8. The exhaust treatment system of claim 1, wherein the catalytic device includes a first catalyst filter and a second catalyst filter disposed in series to generate the backpressure.

9. The exhaust treatment system of claim 1, wherein the catalytic device is a NOx reducer.

10. A method of producing power, comprising:

mixing intake air with fuel;

combusting the mixture to generate power and a flow of exhaust;

utilizing the exhaust to compress the intake air;

removing particulate matter from the exhaust;

catalyzing the exhaust to reduce a constituent of the exhaust; and

redirecting the particulate-reduced exhaust to mix with the intake air, wherein the step of catalyzing creates a backpressure within the exhaust sufficient to ensure that, under normal combustion conditions above low idle, the exhaust can be redirected to mix with the intake air without throttling of the intake air.

11. The method of claim 10, wherein the step of catalyzing includes creating a backpressure of between 10-30 kPa at rated combustion conditions.

12. The method of claim 11, wherein the step of catalyzing includes creating a backpressure more preferably between 10-15 kPa at rated combustion conditions.

13. The method of claim 10, wherein the step of catalyzing includes creating a minimum backpressure of at least 1 kPa under normal combustion conditions above low idle.

14. The method of claim 10, wherein catalyzing includes a first stage of catalyzing and a second stage of catalyzing, each of the first and second stages of catalyzing increasing the backpressure.

15. The method of claim 10, wherein the constituent is an oxide of nitrogen.

16. A combustion engine, comprising:

an engine block at least partially defining a combustion chamber;

an air induction system configured to direct air into the combustion chamber, the air induction system having an intake air passageway communicating atmospheric air with a compressor;

an exhaust system configured to direct exhaust from the combustion chamber, the exhaust system including: a turbine driven by the exhaust; a particulate filter disposed in series with and located downstream of the turbine; and at least one NOx reducer disposed in series with and located downstream of the particulate filter;

an exhaust gas recirculation system configured to selectively redirect at least a portion of the exhaust from between the particulate filter and the NOx reducer to the air induction system, wherein the NOx reducer is selected to create a backpressure within the exhaust system sufficient to ensure that, under normal engine operating conditions above low idle, exhaust can flow into the air induction system without throttling of the air directed into the engine; and

a mixing valve, configured to control the ratio of intake air and exhaust entering the combustion chamber, wherein the mixing valve is disposed within the intake air passageway.

17. The combustion engine of claim 16, wherein the catalytic device creates a backpressure of between 10-30 kPa at rated engine conditions.
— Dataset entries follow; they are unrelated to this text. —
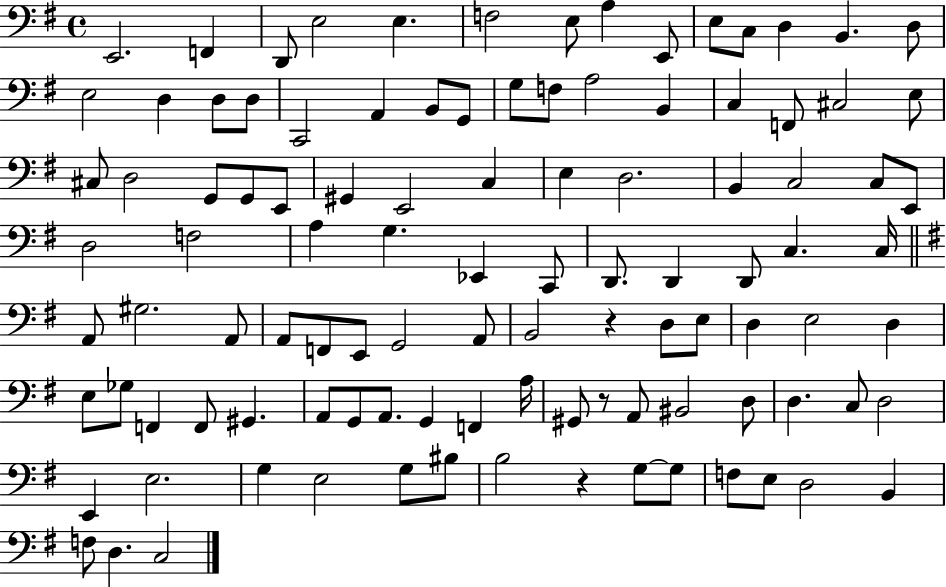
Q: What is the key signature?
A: G major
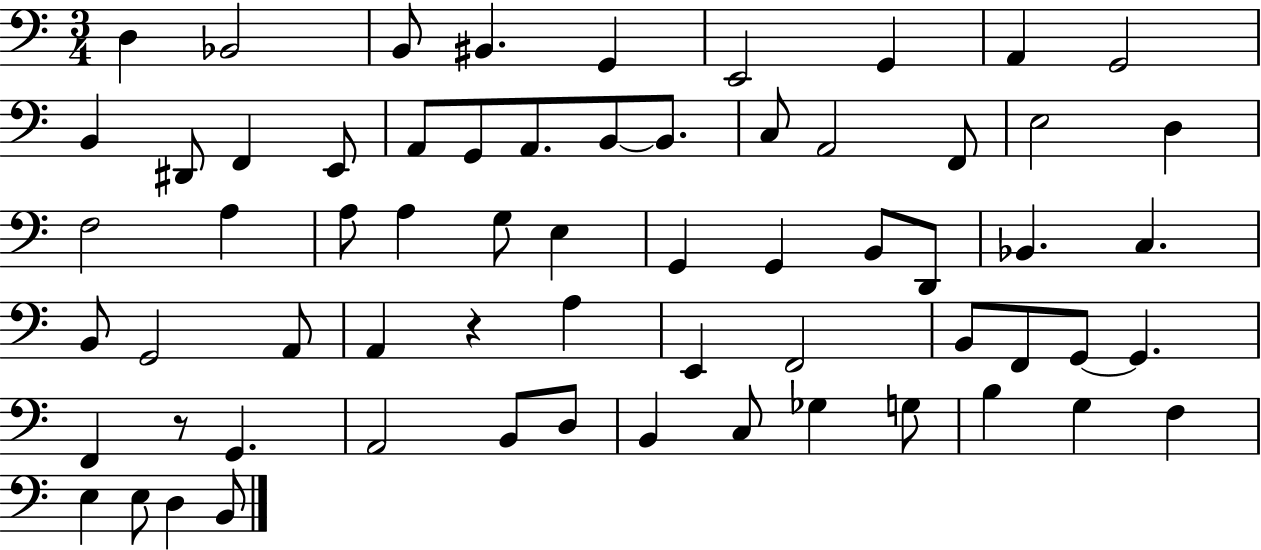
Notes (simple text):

D3/q Bb2/h B2/e BIS2/q. G2/q E2/h G2/q A2/q G2/h B2/q D#2/e F2/q E2/e A2/e G2/e A2/e. B2/e B2/e. C3/e A2/h F2/e E3/h D3/q F3/h A3/q A3/e A3/q G3/e E3/q G2/q G2/q B2/e D2/e Bb2/q. C3/q. B2/e G2/h A2/e A2/q R/q A3/q E2/q F2/h B2/e F2/e G2/e G2/q. F2/q R/e G2/q. A2/h B2/e D3/e B2/q C3/e Gb3/q G3/e B3/q G3/q F3/q E3/q E3/e D3/q B2/e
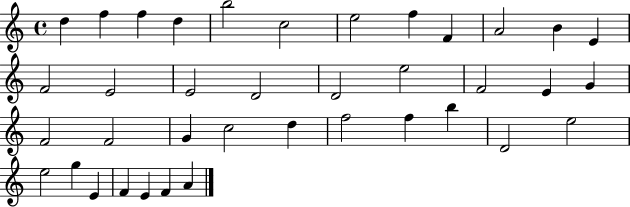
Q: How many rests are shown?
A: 0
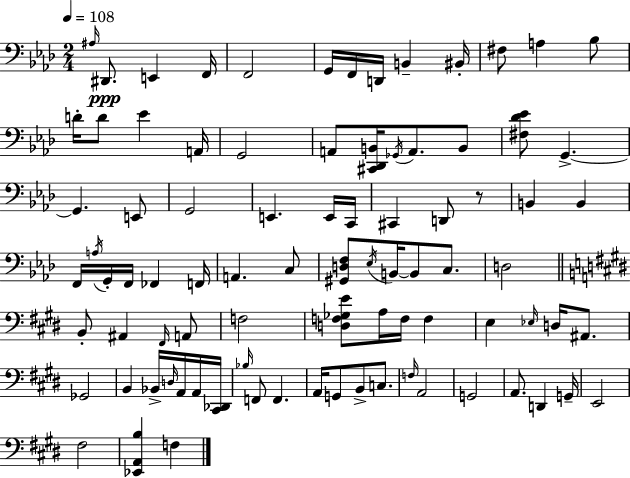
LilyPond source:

{
  \clef bass
  \numericTimeSignature
  \time 2/4
  \key aes \major
  \tempo 4 = 108
  \grace { ais16 }\ppp dis,8. e,4 | f,16 f,2 | g,16 f,16 d,16 b,4-- | bis,16-. fis8 a4 bes8 | \break d'16-. d'8 ees'4 | a,16 g,2 | a,8 <cis, des, b,>16 \acciaccatura { ges,16 } a,8. | b,8 <fis des' ees'>8 g,4.->~~ | \break g,4. | e,8 g,2 | e,4. | e,16 c,16 cis,4 d,8 | \break r8 b,4 b,4 | f,16 \acciaccatura { a16 } g,16-. f,16 fes,4 | f,16 a,4. | c8 <gis, d f>8 \acciaccatura { ees16 } b,16~~ b,8 | \break c8. d2 | \bar "||" \break \key e \major b,8-. ais,4 \grace { fis,16 } a,8 | f2 | <d f ges e'>8 a16 f16 f4 | e4 \grace { ees16 } d16 ais,8. | \break ges,2 | b,4 bes,16-> \grace { d16 } | a,16 a,16 <cis, des,>16 \grace { bes16 } f,8 f,4. | a,16 g,8 b,8-> | \break c8. \grace { f16 } a,2 | g,2 | a,8. | d,4 g,16-- e,2 | \break fis2 | <ees, a, b>4 | f4 \bar "|."
}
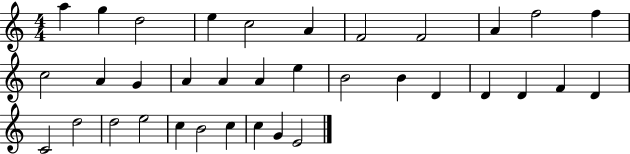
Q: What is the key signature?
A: C major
18. The combustion engine of claim 17, wherein the catalytic device creates a backpressure more preferably between 10-15 kPa at rated engine conditions.

19. The combustion engine of claim 16, wherein the catalytic device creates a minimum backpressure of at least 1 kPa under normal engine operating conditions above low idle.

20. The combustion engine of claim 16, further including a cooler disposed between the particulate filter and the mixing valve.